◆ Text passage:
==========
Giant Hogweed and Wild Parsnip

Giant Hogweed and Wild Parsnip are invasive plants that can be dangerous to touch.

Many plants can easily be mistaken for Giant Hogweed and Wild Parsnip, including Angelica, Cow Parsnip, and Queen Anne's Lace. 

See the additional resources at the bottom of this page to learn how to identify these plants.

Both Giant Hogweed and Wild Parsnip can be dangerous to touch. 

Giant Hogweed

Identifying features

Giant Hogweed is a large, invasive plant that can grow up to six metres tall. It has a thick stem with reddish spots and large, cabbage-like leaves. Its white flower clusters and seed heads are distinguished by their rounded umbel shape and size of up to one metre across.

Health risks

Giant Hogweed's sap contains chemicals that can cause skin to become hypersensitive to sunlight and erupt in painful blisters. If you see this plant, do not touch it. If you come in contact with the plant, you should thoroughly wash exposed skin with soap and water and keep the affected area out of direct sunlight for at least 48 hours. If your skin reacts or becomes painful, seek medical attention.
==========
◆ Information supplied:
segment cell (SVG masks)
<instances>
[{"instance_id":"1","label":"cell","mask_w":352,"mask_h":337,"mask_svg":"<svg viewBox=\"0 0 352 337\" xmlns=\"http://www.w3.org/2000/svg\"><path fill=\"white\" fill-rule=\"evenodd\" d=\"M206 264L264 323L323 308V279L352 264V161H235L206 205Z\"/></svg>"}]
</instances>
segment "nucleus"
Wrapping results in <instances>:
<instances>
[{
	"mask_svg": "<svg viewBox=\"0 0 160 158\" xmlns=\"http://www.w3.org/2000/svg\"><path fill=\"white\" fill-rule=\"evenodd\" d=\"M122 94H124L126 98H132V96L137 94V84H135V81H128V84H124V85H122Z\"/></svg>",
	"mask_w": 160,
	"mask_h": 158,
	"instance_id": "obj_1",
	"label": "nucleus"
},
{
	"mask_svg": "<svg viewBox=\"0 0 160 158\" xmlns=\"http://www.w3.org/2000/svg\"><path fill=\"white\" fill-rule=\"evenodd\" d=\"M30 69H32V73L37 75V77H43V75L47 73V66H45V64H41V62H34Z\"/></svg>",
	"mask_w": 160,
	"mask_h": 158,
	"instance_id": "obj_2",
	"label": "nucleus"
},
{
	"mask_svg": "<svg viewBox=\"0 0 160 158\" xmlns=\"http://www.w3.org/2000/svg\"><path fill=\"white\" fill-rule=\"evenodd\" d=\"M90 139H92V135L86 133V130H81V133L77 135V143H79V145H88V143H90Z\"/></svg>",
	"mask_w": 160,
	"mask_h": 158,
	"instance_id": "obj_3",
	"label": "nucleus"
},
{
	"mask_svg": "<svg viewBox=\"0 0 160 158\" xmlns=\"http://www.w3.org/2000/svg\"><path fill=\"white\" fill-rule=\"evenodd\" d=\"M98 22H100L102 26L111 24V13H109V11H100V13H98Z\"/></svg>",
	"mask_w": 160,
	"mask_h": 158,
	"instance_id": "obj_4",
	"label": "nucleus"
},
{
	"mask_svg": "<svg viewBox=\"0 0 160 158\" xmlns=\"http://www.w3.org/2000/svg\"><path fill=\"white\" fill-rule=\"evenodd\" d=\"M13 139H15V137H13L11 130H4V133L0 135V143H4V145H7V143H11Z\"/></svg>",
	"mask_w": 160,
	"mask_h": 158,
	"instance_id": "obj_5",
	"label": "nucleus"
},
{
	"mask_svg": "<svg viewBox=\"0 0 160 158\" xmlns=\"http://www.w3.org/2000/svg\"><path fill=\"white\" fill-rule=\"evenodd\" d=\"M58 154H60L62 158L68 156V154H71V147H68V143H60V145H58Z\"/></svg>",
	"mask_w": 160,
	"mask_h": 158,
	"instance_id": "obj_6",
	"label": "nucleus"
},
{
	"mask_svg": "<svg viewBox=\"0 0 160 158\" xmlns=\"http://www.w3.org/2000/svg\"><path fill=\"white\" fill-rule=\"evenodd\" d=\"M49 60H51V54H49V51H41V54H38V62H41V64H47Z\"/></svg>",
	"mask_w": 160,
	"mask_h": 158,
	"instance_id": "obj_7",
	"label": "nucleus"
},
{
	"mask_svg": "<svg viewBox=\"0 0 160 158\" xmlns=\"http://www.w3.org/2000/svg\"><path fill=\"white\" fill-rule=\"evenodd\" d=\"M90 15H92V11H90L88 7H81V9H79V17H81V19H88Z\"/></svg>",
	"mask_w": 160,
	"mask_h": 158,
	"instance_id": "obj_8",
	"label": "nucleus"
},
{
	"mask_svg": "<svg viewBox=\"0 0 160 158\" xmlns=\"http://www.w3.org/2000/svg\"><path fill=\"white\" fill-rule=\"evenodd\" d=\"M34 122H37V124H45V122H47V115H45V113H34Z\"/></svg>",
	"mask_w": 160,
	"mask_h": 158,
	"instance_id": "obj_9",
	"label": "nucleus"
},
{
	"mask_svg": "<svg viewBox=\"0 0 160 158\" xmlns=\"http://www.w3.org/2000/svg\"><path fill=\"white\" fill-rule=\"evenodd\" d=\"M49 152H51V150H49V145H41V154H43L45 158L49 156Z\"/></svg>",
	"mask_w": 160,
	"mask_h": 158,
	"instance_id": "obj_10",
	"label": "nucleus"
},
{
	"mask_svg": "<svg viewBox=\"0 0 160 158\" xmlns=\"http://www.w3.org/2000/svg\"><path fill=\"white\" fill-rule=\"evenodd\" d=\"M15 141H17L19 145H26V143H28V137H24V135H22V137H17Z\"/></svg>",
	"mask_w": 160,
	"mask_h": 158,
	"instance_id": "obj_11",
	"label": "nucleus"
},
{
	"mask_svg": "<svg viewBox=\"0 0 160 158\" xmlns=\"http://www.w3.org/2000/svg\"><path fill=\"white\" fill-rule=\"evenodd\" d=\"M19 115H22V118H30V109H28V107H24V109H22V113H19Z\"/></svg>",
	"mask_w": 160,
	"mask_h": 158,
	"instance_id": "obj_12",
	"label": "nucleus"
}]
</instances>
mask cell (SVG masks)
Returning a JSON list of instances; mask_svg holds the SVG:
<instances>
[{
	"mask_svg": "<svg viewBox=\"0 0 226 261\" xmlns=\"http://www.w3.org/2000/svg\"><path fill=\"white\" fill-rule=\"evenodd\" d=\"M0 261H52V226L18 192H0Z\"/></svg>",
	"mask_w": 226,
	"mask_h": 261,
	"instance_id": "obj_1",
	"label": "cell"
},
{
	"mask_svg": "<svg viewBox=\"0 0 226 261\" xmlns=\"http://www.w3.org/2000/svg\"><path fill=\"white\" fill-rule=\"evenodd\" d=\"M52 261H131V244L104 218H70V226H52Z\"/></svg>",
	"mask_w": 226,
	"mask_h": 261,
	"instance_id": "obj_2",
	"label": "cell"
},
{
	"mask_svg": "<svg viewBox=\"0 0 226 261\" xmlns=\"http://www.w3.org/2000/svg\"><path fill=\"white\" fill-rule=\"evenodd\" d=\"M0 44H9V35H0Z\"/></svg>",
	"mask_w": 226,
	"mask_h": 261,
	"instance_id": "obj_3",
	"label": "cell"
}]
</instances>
==========
◆ Work request:
Reproduce the Giant Hogweed and Wild Parsnip text word for word, from "Identifying features" up to and including "seek medical attention.". The items were taken from a different source than the text.

◆ Result:
Identifying features

Giant Hogweed is a large, invasive plant that can grow up to six metres tall. It has a thick stem with reddish spots and large, cabbage-like leaves. Its white flower clusters and seed heads are distinguished by their rounded umbel shape and size of up to one metre across.

Health risks

Giant Hogweed's sap contains chemicals that can cause skin to become hypersensitive to sunlight and erupt in painful blisters. If you see this plant, do not touch it. If you come in contact with the plant, you should thoroughly wash exposed skin with soap and water and keep the affected area out of direct sunlight for at least 48 hours. If your skin reacts or becomes painful, seek medical attention.